Who is closing comment sections?

[Back posting on the blog after a summer hiatus.]

There has been news coverage lately of news outlets ending their online comments, most notably NPR. The Quad-City (Ill.) Times also ended its online comments in August. Some of the best commentary on these changes was from readers themselves (of the Guardian). Salon also write a useful article.

Both the Times and NPR note that their organizations and individual journalists are on Twitter and Facebook, and the paper still publishes letters to the editor.

The editor of the Quad-City Times, Autumn Phillips, wrote:
I’m not breaking any ground here. By shutting off online comments, the Quad-City Times joins a long line of media companies doing the same. This past October, Wired magazine published an article, “A Brief History of the End of the Comments.” The first domino, they wrote, was probably Popular Science magazine in 2014, followed by CNN and the Chicago Sun-Times that same year, citing concerns over “quality.” National Public Radio is ending comments later this month. 
This is all true, but I am skeptical that these changes are "the first domino."
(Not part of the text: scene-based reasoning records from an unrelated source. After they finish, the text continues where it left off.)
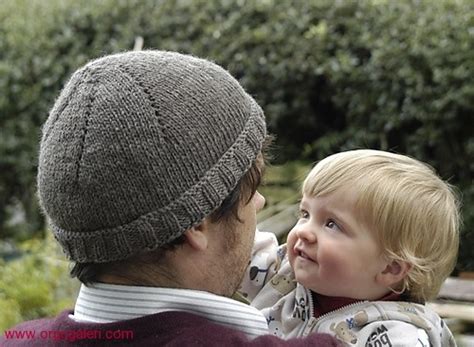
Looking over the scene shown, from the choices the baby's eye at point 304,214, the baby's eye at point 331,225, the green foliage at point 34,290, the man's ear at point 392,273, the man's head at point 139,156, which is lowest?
the green foliage at point 34,290

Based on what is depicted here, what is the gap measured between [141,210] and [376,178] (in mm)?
709

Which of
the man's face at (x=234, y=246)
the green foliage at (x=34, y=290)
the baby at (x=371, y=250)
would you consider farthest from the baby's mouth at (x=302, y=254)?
the green foliage at (x=34, y=290)

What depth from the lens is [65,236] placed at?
191 centimetres

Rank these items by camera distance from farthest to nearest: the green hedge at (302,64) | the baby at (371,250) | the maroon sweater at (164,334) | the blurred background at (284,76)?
the green hedge at (302,64) < the blurred background at (284,76) < the baby at (371,250) < the maroon sweater at (164,334)

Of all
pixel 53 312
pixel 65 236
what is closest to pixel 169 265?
pixel 65 236

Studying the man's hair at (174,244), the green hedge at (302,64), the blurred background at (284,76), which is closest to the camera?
the man's hair at (174,244)

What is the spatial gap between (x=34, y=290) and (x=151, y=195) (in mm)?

Klint Finley's Wired article last year recounted the publications that have ended comments, including those listed by Phillips.

However, a quick review of the top 100 media outlets finds only six that do not allow comments. The list is taken from the top media outlets as determined by BurrellesLuce in 2014. The New York Post, New York Daily News, Chicago Sun-Times, Investor's Business Daily, Boston Herald and Chattanooga Times Free Press do not allow comments. Nearly all the 100 outlets do not allow anonymous comments. Most encourage Facebook comments.

So there are a lot of dominoes yet to fall, and I think the creative energy is in the other direction - toward finding ways to allow the audience to comment and discuss in more controlled environments. These ways will probably include developments from efforts such as the Coral Project and Civil Comments to develop efficient automated content moderation to keep trolls at bay.